Rewrite the listing below, changing every "camera" to "lens" and leaving everything else as it is.

____ DATA FOR THIS TASK

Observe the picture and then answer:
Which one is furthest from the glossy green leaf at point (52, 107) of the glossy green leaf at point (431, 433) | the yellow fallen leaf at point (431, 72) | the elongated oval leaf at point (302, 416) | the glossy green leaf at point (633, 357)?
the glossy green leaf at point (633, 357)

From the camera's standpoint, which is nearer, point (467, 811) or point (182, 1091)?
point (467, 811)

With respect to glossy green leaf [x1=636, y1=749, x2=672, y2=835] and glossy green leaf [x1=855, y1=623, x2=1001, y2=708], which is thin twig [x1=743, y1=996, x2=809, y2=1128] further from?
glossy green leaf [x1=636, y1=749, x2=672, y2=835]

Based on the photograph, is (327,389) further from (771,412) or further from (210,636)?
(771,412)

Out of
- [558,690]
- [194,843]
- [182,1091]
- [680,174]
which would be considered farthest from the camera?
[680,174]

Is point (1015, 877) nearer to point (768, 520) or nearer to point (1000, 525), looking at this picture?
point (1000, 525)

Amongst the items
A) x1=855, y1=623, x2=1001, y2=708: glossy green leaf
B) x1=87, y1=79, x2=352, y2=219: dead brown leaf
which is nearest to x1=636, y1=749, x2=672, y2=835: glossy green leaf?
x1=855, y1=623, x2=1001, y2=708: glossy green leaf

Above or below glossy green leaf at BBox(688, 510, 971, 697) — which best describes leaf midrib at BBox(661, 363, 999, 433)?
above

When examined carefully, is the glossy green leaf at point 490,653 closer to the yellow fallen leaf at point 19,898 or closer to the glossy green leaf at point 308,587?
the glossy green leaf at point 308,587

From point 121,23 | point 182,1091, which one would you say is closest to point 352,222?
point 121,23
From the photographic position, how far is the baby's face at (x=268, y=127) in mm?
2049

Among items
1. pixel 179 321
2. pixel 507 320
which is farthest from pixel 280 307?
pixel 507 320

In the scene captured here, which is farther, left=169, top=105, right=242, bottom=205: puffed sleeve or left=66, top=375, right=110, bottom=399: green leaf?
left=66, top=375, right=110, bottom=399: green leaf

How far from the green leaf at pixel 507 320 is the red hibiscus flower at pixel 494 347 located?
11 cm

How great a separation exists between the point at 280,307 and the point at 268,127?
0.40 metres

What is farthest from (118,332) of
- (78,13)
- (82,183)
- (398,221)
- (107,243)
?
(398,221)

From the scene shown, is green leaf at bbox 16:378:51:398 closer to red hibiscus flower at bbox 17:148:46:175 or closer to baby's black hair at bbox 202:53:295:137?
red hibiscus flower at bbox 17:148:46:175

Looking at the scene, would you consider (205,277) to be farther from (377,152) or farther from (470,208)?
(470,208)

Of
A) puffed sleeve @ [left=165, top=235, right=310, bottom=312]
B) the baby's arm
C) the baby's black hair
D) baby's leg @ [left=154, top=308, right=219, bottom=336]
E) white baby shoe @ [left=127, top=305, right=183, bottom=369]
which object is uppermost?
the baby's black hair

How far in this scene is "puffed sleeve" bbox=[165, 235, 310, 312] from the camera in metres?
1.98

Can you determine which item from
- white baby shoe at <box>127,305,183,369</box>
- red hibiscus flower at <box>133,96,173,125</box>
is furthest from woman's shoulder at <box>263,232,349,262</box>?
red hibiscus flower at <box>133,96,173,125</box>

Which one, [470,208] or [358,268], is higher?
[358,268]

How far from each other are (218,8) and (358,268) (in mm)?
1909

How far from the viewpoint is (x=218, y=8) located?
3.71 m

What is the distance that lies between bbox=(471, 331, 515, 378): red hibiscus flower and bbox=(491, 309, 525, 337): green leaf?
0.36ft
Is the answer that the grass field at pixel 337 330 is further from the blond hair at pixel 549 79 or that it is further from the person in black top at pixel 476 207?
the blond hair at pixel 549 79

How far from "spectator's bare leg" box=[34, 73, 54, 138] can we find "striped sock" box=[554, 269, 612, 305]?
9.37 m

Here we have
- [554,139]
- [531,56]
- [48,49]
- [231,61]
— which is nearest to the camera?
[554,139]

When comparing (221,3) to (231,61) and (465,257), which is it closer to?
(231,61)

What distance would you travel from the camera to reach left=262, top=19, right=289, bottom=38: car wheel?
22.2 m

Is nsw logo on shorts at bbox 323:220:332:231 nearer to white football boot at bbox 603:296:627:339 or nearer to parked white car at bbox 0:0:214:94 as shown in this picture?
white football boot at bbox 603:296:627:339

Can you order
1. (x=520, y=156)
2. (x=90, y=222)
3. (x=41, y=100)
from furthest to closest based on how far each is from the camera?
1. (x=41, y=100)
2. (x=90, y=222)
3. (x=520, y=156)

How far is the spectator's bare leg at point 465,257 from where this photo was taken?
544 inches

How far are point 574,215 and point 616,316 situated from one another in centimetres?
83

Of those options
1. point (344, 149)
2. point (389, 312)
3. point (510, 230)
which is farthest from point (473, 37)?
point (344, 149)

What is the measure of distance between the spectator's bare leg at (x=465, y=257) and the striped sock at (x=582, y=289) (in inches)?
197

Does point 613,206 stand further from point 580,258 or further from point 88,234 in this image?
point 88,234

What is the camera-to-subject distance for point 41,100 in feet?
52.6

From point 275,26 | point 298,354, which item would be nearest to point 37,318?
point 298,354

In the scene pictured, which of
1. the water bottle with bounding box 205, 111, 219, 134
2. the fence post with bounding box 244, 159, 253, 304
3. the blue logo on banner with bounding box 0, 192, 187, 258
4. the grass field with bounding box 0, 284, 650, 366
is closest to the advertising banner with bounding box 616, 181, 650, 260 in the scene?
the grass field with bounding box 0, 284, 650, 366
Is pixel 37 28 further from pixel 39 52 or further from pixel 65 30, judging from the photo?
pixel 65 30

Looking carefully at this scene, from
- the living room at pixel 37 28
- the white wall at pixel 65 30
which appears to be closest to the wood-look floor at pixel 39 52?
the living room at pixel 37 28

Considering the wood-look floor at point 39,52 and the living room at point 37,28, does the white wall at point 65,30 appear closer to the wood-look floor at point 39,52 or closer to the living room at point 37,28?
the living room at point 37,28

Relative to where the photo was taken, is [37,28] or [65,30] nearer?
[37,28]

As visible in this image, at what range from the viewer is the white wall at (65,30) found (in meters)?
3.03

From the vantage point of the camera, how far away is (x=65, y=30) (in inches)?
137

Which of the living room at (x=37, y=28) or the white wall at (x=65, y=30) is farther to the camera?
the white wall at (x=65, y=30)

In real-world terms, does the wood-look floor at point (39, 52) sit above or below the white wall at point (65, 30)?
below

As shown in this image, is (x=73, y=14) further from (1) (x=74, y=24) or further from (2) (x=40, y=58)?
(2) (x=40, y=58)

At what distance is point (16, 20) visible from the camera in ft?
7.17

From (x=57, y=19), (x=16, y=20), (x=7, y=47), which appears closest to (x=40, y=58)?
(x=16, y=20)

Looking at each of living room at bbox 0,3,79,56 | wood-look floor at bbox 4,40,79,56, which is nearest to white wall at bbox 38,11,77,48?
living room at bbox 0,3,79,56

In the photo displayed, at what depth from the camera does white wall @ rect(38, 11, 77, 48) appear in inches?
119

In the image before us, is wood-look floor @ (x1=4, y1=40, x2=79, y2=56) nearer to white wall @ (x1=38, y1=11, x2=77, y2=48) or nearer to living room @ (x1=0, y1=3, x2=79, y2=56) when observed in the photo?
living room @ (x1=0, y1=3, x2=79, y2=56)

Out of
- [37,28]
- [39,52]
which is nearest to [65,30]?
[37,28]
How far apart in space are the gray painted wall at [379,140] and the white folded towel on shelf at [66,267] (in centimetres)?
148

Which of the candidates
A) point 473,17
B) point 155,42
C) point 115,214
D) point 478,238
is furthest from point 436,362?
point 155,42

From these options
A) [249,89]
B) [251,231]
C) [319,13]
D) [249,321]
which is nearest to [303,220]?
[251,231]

________

### SOLVED PROBLEM
Observe the picture and then answer:
Which one is furthest from the glossy green leaf at point (52, 107) of the glossy green leaf at point (431, 433) | the yellow fallen leaf at point (431, 72) | the elongated oval leaf at point (302, 416) | the glossy green leaf at point (633, 357)?
the glossy green leaf at point (633, 357)

From the lens's standpoint, which is nearer, point (467, 811) or point (182, 1091)?
point (467, 811)

With respect to glossy green leaf [x1=636, y1=749, x2=672, y2=835] and glossy green leaf [x1=855, y1=623, x2=1001, y2=708], which is thin twig [x1=743, y1=996, x2=809, y2=1128] further from?
glossy green leaf [x1=636, y1=749, x2=672, y2=835]

Based on the photograph, is (327,389) further from (771,412) or further from (210,636)?
(771,412)

Out of
- [558,690]
- [194,843]
- [182,1091]
- [680,174]
which would be considered farthest from the lens?
[680,174]

Is point (1015, 877) nearer to point (768, 520) or nearer to point (1000, 525), looking at this picture?
point (1000, 525)

Amongst the items
A) x1=855, y1=623, x2=1001, y2=708: glossy green leaf
B) x1=87, y1=79, x2=352, y2=219: dead brown leaf
which is nearest to x1=636, y1=749, x2=672, y2=835: glossy green leaf?
x1=855, y1=623, x2=1001, y2=708: glossy green leaf

Above or below glossy green leaf at BBox(688, 510, 971, 697) — which best describes leaf midrib at BBox(661, 363, 999, 433)?
above

When examined carefully, is the glossy green leaf at point 490,653 closer to the yellow fallen leaf at point 19,898 or closer to the glossy green leaf at point 308,587?
the glossy green leaf at point 308,587

From point 121,23 | point 182,1091, which one would you say is closest to point 352,222?
point 121,23
From the photographic position, how far is the baby's face at (x=268, y=127) in mm?
2049

Among items
1. pixel 179 321
2. pixel 507 320
which is farthest from pixel 280 307?
pixel 507 320

In the scene captured here, which is farther, left=169, top=105, right=242, bottom=205: puffed sleeve or left=66, top=375, right=110, bottom=399: green leaf?
left=66, top=375, right=110, bottom=399: green leaf

How far from the green leaf at pixel 507 320 is the red hibiscus flower at pixel 494 347 located?
11 cm

How great a separation exists between the point at 280,307 and the point at 268,127?
0.40 metres

What is farthest from (118,332) of
- (78,13)
- (82,183)
- (398,221)
- (107,243)
?
(398,221)

From the scene shown, is green leaf at bbox 16:378:51:398 closer to red hibiscus flower at bbox 17:148:46:175 or closer to baby's black hair at bbox 202:53:295:137?
red hibiscus flower at bbox 17:148:46:175

Looking at the scene, would you consider (205,277) to be farther from (377,152) or farther from (470,208)?
(470,208)

Of
A) puffed sleeve @ [left=165, top=235, right=310, bottom=312]
B) the baby's arm
C) the baby's black hair
D) baby's leg @ [left=154, top=308, right=219, bottom=336]
E) white baby shoe @ [left=127, top=305, right=183, bottom=369]
which object is uppermost?
the baby's black hair

How far in this scene is "puffed sleeve" bbox=[165, 235, 310, 312] from the lens in metres?
1.98

Can you determine which item from
- white baby shoe at <box>127,305,183,369</box>
- red hibiscus flower at <box>133,96,173,125</box>
is furthest from woman's shoulder at <box>263,232,349,262</box>?
red hibiscus flower at <box>133,96,173,125</box>

Which one, [470,208] or [358,268], is higher?
[358,268]

How far from each other are (218,8) and (358,268) (in mm)?
1909

How far from the viewpoint is (x=218, y=8) located?
3.71 m

What is the distance that lies between bbox=(471, 331, 515, 378): red hibiscus flower and bbox=(491, 309, 525, 337): green leaf?
0.36ft
Is the answer that the grass field at pixel 337 330 is further from the blond hair at pixel 549 79 or that it is further from the person in black top at pixel 476 207?
the blond hair at pixel 549 79

How far from "spectator's bare leg" box=[34, 73, 54, 138] can we find "striped sock" box=[554, 269, 612, 305]?
9.37 m

Here we have
- [554,139]
- [531,56]
- [48,49]
- [231,61]
— which is nearest to the lens?
[554,139]

When comparing (221,3) to (231,61) and (465,257), which is it closer to?
(231,61)

What distance would you travel from the lens to reach left=262, top=19, right=289, bottom=38: car wheel?
22.2 m

Is nsw logo on shorts at bbox 323:220:332:231 nearer to white football boot at bbox 603:296:627:339 or nearer to parked white car at bbox 0:0:214:94 as shown in this picture?
white football boot at bbox 603:296:627:339

Can you order
1. (x=520, y=156)
2. (x=90, y=222)
3. (x=41, y=100)
from furthest to closest based on how far each is from the lens?
1. (x=41, y=100)
2. (x=90, y=222)
3. (x=520, y=156)

How far is the spectator's bare leg at point 465,257 from where this photo was taken?
544 inches

How far are point 574,215 and point 616,316 situated from one another in centimetres?
83

Of those options
1. point (344, 149)
2. point (389, 312)
3. point (510, 230)
which is farthest from point (473, 37)?
point (344, 149)

What is the measure of distance between the spectator's bare leg at (x=465, y=257) and the striped sock at (x=582, y=289) (in inches)?
197

Does point 613,206 stand further from point 580,258 or further from point 88,234 in this image?
point 88,234

What is the lens-to-subject distance for point 41,100 in feet?
52.6

From point 275,26 | point 298,354, which item would be nearest to point 37,318?
point 298,354

In the scene pictured, which of
1. the water bottle with bounding box 205, 111, 219, 134
2. the fence post with bounding box 244, 159, 253, 304
3. the blue logo on banner with bounding box 0, 192, 187, 258
4. the grass field with bounding box 0, 284, 650, 366
is closest to the advertising banner with bounding box 616, 181, 650, 260 in the scene?
the grass field with bounding box 0, 284, 650, 366
Is pixel 37 28 further from pixel 39 52 or further from pixel 65 30, judging from the photo?
pixel 65 30

Looking carefully at this scene, from
- the living room at pixel 37 28
- the white wall at pixel 65 30
which appears to be closest to the wood-look floor at pixel 39 52?
the living room at pixel 37 28

Considering the wood-look floor at point 39,52 and the living room at point 37,28, does the white wall at point 65,30 appear closer to the wood-look floor at point 39,52 or closer to the living room at point 37,28?
the living room at point 37,28

Relative to where the photo was taken, is [37,28] or [65,30] nearer?
[37,28]

As visible in this image, at what range from the viewer is the white wall at (65,30) found (in meters)?
3.03

From the vantage point of the lens, how far away is (x=65, y=30) (in inches)?
137

Which of the living room at (x=37, y=28) or the white wall at (x=65, y=30) is farther to the lens?
the white wall at (x=65, y=30)

In real-world terms, does the wood-look floor at point (39, 52) sit above or below the white wall at point (65, 30)?
below

As shown in this image, is (x=73, y=14) further from (1) (x=74, y=24) or further from (2) (x=40, y=58)?
(2) (x=40, y=58)

At what distance is point (16, 20) visible from the lens in ft?
7.17

From (x=57, y=19), (x=16, y=20), (x=7, y=47), which appears closest to (x=40, y=58)?
(x=16, y=20)

Looking at each of living room at bbox 0,3,79,56 | wood-look floor at bbox 4,40,79,56, which is nearest to white wall at bbox 38,11,77,48?
living room at bbox 0,3,79,56

In the photo displayed, at what depth from the lens does white wall @ rect(38, 11, 77, 48) appear in inches?
119

In the image before us, is wood-look floor @ (x1=4, y1=40, x2=79, y2=56) nearer to white wall @ (x1=38, y1=11, x2=77, y2=48) or nearer to living room @ (x1=0, y1=3, x2=79, y2=56) when observed in the photo?
living room @ (x1=0, y1=3, x2=79, y2=56)

Out of
- [37,28]
- [39,52]
which is nearest to [65,30]?
[37,28]
How far apart in space are the gray painted wall at [379,140] and the white folded towel on shelf at [66,267] (in centimetres)?
148

Which of the candidates
A) point 473,17
B) point 155,42
C) point 115,214
D) point 478,238
is furthest from point 436,362?
point 155,42

From these options
A) [249,89]
B) [251,231]
C) [319,13]
D) [249,321]
which is nearest to [303,220]?
[251,231]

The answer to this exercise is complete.